By | Saturday, June 04, 2011 Leave a Comment
Baghdad, 30 Maret 2003. Diatas lempengan beton yang dingin, seorang pengurus masjid tengah membersihkan tubuh Arkan Daif, 14 tahun untuk yang ke terakhir kalinya.

Dengan kapas yang dicelupkan di air, dia menggerakkan tangannya di sekujur jasad kuning langsat Daif, yang telah meninggal 3 jam lalu namun masih menyinarkan kehidupan. Dia mengeringkan luka pecahan peluru di atas kulit lembut lengan kanan dan pergelangan kaki Daif dengan ketenangan yang terlatih. Kemudian ia menggosok kerak darah di muka Daif, yang ditinggalkan oleh rongga robek di bagian belakang tengkorak Daif.

Orang-orang di masjid Imam Ali berdiri dengan muram menunggu penguburan anak muda  itu, yang, menurut istilah ayahnya, seperti bunga. Haider Kathim, pengurus masjid, bertanya:”Apa dosa anak-anak ini? Apa yang telah mereka lakukan?”

Dalam ritual pemakaman itu, orang-orang dan keluarga mereka mencoba, dengan putus asa, untuk menghindari begitu banyak pertanyaan-pertanyaan yang menyelimuti kehidupan penuh ketakutan dan ketidakpastian di sini. Selain beberapa tetangga, keluarga dan pengunjung, tidak ada saksi; pemakaman berlangsung tanpa sepengetahuan pemerintah yang sedang dengan penuh semangat mengantar wartawan menuju tragedi perang di tempat lain.  Daif dan dua sepupunya dikuburkan dalam kesunyian lingkungan muslim Syiah yang kumuh dan miskin di dekat perbatasan kota.

Anak-anak tewas pada pukul 11 hari ini, ketika, seorang kerabat bercerita,”langit meledak.” Daif sedang menggali parit di depan rumah, yang bisa dijadikan tempat perlindungan selama masa pengeboman yang berlangsung siang malam. Dia bekerja bersama Sabah Hassan, 16 tahun, dan Jalal Talib, 14 tahun. Pecahan peluru putih-panas menewaskan ketiganya. Tujuh pemuda lainnya luka-luka.

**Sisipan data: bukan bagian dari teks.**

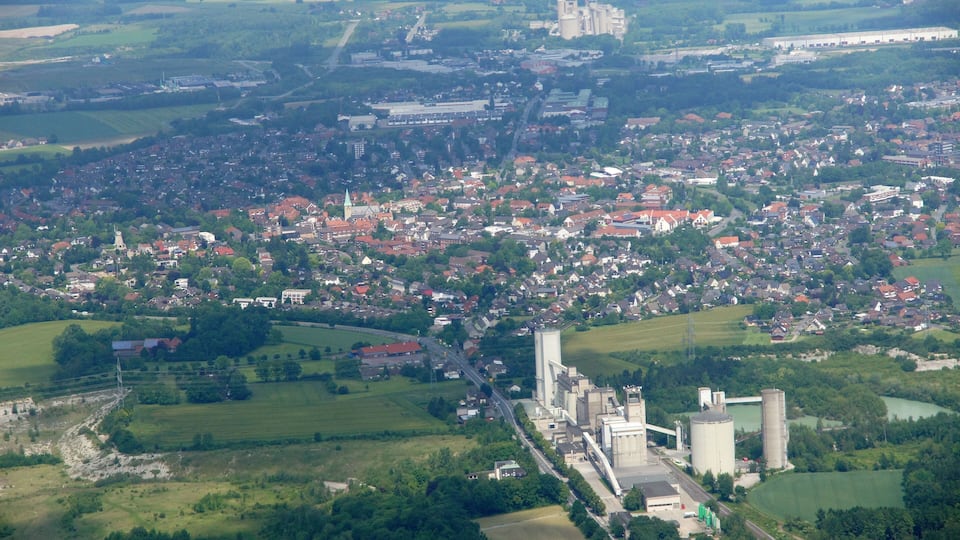 An aerial view of a town with a prominent castle, a large industrial complex, and surrounding green fields.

Ledakan tidak meninggalkan lubang, dan penduduk sekitar lingkungan Rahmaniya berusaha untuk menentukan sumber ledakan. Mereka mengatakan dengan tegas bahwa mereka melihat pesawat terbang. Sebagian berpikiran, senjata anti-pesawat Irak telah menghancurkan sebuah rudal di udara. Sedang yang lain lagi beranggapan, peluru dari senjata anti-pesawat itu telah jatuh kembali ke tanah dan menimpa rumah-rumah mereka.

Siapapun yang menyebabkan ledakan, penduduk menyalahkan Amerika Serikat, berkeyakinan seandainya tidak ada perang, mereka akan aman. “Siapa lagi yang dapat dibertanggung-jawabkan selain Amerika?” kata Mohsin Hattab, laki-laki 32 tahun paman dari Daif.

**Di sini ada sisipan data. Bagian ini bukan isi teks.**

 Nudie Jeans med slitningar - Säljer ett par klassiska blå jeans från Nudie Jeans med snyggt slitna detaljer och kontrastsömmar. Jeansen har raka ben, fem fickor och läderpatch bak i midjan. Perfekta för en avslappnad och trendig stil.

“Peperangan ini adalah iblis. Tidak adil,” kata Imam Hussein, seorang sopir dan paman dari Hassan. “Mereka tidak berhak untuk memerangi kita. Saat ini, seharusnya kita sedang duduk di dalam rumah, dengan nyaman dan aman.”

Ketika ia bicara, ratapan para pelayat yang tercurah dari dalam rumah menenggelamkan kata-katanya.  Dia meringis, menoleh ke samping, dan melanjutkan. “Tuhan akan menyelamatkan kita,” ucapnya lembut.

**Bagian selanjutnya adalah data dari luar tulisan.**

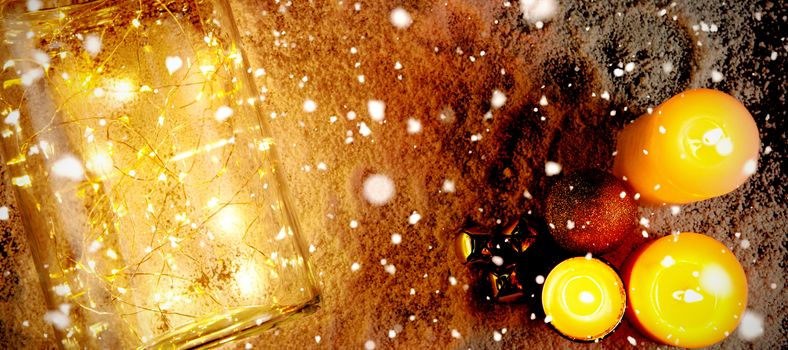 Snow falling against candles and smooth christmas lights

Di masjid, beberapa jam setelah ledakan, Kadhim dan pengurus masjid lainnya menyiapkan jasad Daif untuk dikuburkan – sebelum matahari terbenam, sesuai kebiasaan Islam.

Bermandikan warna-warna lembut ubin biru kehijauan, ruangan menjadi hening, ketika pengurus masjid selesai membersihkan jenasah. Mereka membungkus kepalanya, tatapannya yang mati,  dengan plastik merah dan kuning. Menjulurkan mayat di dalam lembaran plastik, mengikatnya dengan empat lembar kain kasa putih – satu di sekitar lutut dan satu lagi di dada.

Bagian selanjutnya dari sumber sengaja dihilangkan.